╭─ PROVIDED DATA

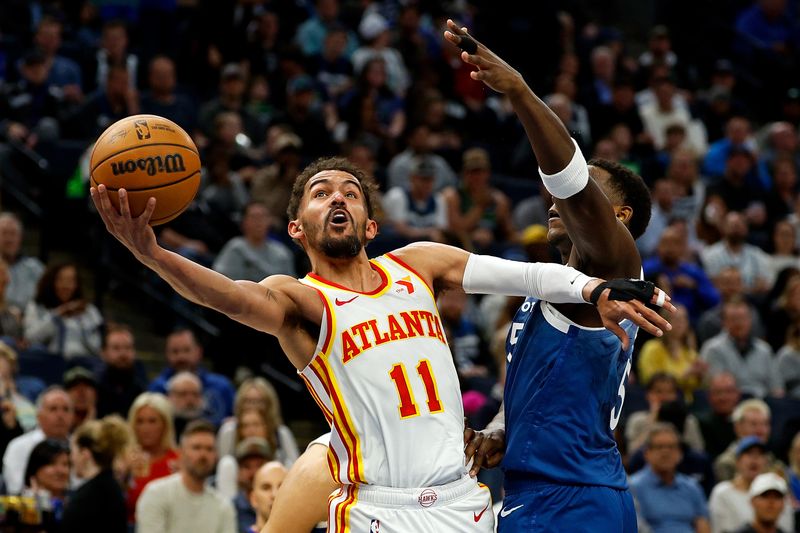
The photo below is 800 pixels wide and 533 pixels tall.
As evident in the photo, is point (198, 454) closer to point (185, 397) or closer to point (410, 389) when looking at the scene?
point (185, 397)

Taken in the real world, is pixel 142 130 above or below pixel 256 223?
below

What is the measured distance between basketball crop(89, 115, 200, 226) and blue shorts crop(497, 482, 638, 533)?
1745 mm

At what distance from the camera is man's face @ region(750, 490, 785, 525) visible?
10.3 m

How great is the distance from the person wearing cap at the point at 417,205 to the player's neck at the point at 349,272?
806 centimetres

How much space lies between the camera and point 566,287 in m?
5.31

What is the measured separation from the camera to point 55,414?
969 cm

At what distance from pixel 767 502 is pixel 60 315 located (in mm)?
5745

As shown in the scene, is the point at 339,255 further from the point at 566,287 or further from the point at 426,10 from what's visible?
the point at 426,10

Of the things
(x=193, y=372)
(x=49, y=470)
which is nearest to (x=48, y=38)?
(x=193, y=372)

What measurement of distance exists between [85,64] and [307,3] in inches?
155

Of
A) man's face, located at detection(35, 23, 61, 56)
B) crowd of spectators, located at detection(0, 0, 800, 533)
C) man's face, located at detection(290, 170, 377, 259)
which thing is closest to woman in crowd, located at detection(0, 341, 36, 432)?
crowd of spectators, located at detection(0, 0, 800, 533)

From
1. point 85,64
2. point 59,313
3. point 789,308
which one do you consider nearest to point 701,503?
point 789,308

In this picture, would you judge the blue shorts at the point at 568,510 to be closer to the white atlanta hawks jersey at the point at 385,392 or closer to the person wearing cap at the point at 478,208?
the white atlanta hawks jersey at the point at 385,392

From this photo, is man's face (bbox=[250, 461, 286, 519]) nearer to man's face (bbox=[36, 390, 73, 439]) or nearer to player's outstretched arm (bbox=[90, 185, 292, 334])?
man's face (bbox=[36, 390, 73, 439])
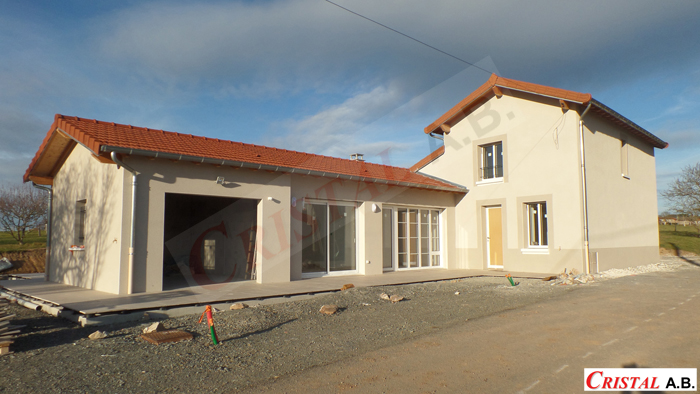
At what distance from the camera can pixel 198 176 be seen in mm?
8383

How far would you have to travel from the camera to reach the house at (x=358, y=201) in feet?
26.1

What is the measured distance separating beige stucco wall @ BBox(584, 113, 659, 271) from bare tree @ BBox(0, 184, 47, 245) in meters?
26.6

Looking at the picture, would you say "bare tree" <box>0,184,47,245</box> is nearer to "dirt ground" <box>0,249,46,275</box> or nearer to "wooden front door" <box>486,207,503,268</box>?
"dirt ground" <box>0,249,46,275</box>

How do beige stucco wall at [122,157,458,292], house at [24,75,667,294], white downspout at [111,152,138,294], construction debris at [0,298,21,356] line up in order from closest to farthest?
1. construction debris at [0,298,21,356]
2. white downspout at [111,152,138,294]
3. beige stucco wall at [122,157,458,292]
4. house at [24,75,667,294]

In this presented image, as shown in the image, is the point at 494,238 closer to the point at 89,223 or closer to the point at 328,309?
the point at 328,309

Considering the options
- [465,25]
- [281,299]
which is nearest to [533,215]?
[465,25]

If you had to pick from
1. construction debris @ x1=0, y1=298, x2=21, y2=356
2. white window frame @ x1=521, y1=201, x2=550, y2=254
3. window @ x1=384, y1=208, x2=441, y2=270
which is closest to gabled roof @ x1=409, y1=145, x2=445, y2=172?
window @ x1=384, y1=208, x2=441, y2=270

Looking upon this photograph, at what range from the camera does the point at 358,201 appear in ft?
37.1

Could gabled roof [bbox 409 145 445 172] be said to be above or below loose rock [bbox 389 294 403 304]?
above

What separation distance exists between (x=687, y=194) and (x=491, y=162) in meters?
21.1

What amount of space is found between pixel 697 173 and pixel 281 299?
29.4m

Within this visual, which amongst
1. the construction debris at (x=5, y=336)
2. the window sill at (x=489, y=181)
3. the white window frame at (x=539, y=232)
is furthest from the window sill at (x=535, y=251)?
the construction debris at (x=5, y=336)

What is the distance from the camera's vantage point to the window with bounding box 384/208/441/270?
1224 cm

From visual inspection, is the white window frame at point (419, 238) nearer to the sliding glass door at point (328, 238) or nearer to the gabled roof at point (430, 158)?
the sliding glass door at point (328, 238)
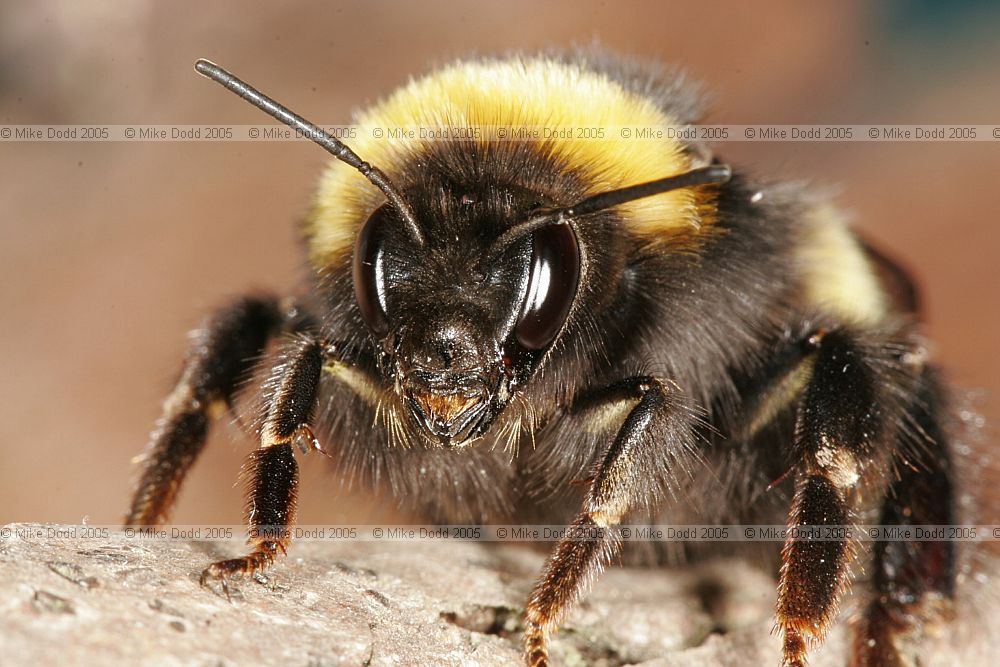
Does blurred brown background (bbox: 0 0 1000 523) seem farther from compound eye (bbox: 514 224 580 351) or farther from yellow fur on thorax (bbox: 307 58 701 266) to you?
compound eye (bbox: 514 224 580 351)

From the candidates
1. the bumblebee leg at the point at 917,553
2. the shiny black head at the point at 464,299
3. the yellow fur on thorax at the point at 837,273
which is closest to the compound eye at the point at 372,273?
the shiny black head at the point at 464,299

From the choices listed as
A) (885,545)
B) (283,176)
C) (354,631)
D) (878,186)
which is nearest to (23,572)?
(354,631)

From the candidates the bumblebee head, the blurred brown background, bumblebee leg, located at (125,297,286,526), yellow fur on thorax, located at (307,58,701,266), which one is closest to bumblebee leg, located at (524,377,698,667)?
the bumblebee head

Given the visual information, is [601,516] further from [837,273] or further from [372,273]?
[837,273]

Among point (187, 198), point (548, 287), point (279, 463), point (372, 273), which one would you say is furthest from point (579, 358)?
point (187, 198)

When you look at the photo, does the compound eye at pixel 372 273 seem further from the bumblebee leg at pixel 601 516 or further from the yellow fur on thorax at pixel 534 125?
the bumblebee leg at pixel 601 516

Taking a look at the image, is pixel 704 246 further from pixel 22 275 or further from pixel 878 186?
pixel 878 186
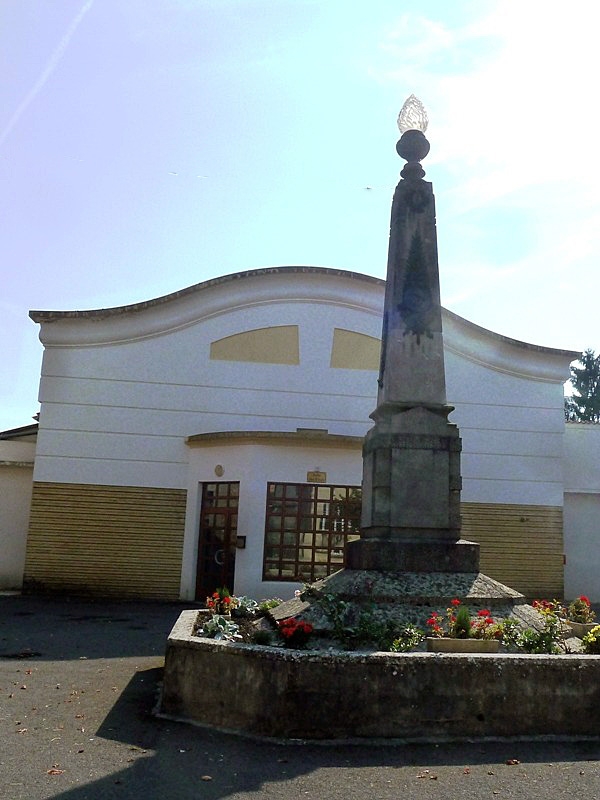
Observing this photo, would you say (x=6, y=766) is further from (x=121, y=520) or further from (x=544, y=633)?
(x=121, y=520)

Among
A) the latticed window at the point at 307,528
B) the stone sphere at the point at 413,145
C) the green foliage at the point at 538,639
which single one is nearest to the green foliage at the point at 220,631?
the green foliage at the point at 538,639

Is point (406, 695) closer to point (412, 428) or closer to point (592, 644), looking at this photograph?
point (592, 644)

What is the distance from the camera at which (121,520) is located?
52.4 feet

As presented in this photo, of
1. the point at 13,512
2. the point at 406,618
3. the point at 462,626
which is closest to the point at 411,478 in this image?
the point at 406,618

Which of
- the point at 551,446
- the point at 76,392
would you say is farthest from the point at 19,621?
the point at 551,446

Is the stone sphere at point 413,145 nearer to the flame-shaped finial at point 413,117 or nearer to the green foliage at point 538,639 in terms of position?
the flame-shaped finial at point 413,117

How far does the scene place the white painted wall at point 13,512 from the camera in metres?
A: 17.1

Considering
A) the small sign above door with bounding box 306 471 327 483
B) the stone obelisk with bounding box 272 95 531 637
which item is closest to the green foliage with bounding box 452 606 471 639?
the stone obelisk with bounding box 272 95 531 637

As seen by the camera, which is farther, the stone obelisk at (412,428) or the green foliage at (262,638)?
the stone obelisk at (412,428)

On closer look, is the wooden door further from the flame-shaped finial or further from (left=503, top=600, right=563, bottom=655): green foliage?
(left=503, top=600, right=563, bottom=655): green foliage

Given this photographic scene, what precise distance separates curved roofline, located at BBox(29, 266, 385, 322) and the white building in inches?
1.8

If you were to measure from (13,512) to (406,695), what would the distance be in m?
14.6

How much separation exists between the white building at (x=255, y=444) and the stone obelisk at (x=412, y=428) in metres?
7.58

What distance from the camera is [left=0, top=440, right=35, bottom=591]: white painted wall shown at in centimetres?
1714
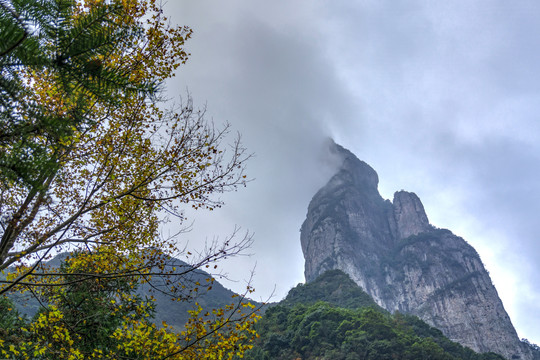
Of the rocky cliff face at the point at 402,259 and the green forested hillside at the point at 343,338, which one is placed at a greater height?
the rocky cliff face at the point at 402,259

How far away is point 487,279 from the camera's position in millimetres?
110500

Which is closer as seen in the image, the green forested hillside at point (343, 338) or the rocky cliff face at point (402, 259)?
the green forested hillside at point (343, 338)

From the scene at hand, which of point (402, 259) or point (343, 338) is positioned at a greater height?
point (402, 259)

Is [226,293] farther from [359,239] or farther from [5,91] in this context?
[5,91]

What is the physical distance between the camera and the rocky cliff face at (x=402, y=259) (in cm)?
9981

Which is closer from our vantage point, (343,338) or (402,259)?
(343,338)

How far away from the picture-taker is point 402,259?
127938 millimetres

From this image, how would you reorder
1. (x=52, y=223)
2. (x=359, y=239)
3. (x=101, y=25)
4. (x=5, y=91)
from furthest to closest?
1. (x=359, y=239)
2. (x=52, y=223)
3. (x=101, y=25)
4. (x=5, y=91)

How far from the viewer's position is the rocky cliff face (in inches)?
3930

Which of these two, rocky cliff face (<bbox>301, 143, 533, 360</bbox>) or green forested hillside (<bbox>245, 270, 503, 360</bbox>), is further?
rocky cliff face (<bbox>301, 143, 533, 360</bbox>)

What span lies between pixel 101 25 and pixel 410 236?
144 m

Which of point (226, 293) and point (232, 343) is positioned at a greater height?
point (226, 293)

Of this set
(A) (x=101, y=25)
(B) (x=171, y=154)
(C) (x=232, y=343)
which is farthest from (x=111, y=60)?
(C) (x=232, y=343)

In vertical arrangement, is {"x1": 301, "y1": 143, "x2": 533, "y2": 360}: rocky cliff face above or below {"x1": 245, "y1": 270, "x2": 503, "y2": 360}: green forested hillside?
above
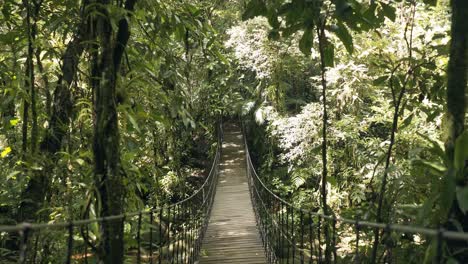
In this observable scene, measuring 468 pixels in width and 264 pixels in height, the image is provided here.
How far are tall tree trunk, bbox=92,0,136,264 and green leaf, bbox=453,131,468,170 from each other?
3.32ft

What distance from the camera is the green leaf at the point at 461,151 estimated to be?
128cm

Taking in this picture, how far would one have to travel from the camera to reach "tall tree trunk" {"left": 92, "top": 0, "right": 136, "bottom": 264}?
1.21 meters

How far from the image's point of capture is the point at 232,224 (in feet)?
16.7

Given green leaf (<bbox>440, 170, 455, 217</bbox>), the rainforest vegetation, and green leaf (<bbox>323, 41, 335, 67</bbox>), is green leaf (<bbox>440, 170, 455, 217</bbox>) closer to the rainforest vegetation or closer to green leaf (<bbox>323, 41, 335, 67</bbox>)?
the rainforest vegetation

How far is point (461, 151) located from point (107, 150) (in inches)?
41.3

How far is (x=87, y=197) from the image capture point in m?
1.25

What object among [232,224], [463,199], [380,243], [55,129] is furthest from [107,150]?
[232,224]

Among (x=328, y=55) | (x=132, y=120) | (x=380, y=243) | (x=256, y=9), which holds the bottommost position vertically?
(x=380, y=243)

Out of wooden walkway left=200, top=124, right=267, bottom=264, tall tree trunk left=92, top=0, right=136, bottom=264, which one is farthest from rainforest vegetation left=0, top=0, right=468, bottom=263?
wooden walkway left=200, top=124, right=267, bottom=264

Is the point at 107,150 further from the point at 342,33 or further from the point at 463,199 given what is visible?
the point at 463,199

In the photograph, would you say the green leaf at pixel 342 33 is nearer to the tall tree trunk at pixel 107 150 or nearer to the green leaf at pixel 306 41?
the green leaf at pixel 306 41

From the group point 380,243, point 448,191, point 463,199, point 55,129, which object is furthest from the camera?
point 380,243

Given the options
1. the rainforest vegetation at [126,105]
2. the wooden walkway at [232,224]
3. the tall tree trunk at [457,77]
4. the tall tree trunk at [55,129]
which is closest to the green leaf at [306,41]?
the rainforest vegetation at [126,105]

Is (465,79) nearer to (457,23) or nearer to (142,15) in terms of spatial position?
(457,23)
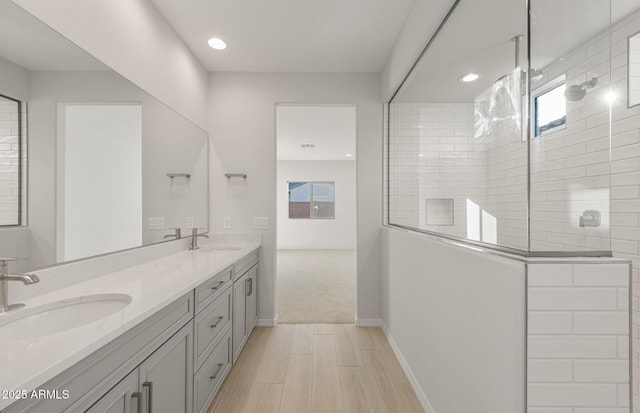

╰─

[TASK TO CARRY OUT]:
Pull out every line from the entries above that contains the word "located".

[TASK OUTPUT]:
At what distance from pixel 767 502 is pixel 60 315 located (in mm)?
A) man's face, located at detection(35, 23, 61, 56)
B) crowd of spectators, located at detection(0, 0, 800, 533)
C) man's face, located at detection(290, 170, 377, 259)
which thing is closest to woman in crowd, located at detection(0, 341, 36, 432)?
crowd of spectators, located at detection(0, 0, 800, 533)
From the candidates the bumblebee head, the blurred brown background, bumblebee leg, located at (125,297,286,526), yellow fur on thorax, located at (307,58,701,266), which one is closest to bumblebee leg, located at (524,377,698,667)?
What is the distance from the camera at which (121,520) is located?
Given this photographic scene, what precise distance separates curved roofline, located at BBox(29, 266, 385, 322) and the white building in inches?
How far is point (461, 151) located from point (107, 150) (in inches)?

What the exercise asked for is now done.